_Record excerpts_.
---
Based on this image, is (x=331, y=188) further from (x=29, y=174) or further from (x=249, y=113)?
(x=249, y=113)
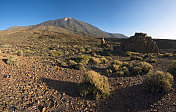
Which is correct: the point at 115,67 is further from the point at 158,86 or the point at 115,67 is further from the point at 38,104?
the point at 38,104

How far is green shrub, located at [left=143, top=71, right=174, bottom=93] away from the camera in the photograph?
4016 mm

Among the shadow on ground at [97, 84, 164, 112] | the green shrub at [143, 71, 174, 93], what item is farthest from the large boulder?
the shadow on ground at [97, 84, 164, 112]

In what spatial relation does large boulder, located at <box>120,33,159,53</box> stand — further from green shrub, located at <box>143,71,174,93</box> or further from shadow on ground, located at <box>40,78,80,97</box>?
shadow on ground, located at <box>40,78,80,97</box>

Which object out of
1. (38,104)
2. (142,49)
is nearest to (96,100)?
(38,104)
---
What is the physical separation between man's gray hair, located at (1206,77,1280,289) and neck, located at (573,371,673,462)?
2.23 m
---
_Given exercise_.
Copy out each row above that contains the word "located".

_Solution for this exercise_.
How far is green shrub, located at [left=143, top=71, right=174, bottom=93] away from the camera in the photograph?
In what spatial relation does large boulder, located at <box>120,33,159,53</box> stand — further from green shrub, located at <box>143,71,174,93</box> or further from shadow on ground, located at <box>40,78,80,97</box>?
shadow on ground, located at <box>40,78,80,97</box>
What is the physical separation between man's gray hair, located at (1206,77,1280,289) and neck, located at (573,371,673,462)?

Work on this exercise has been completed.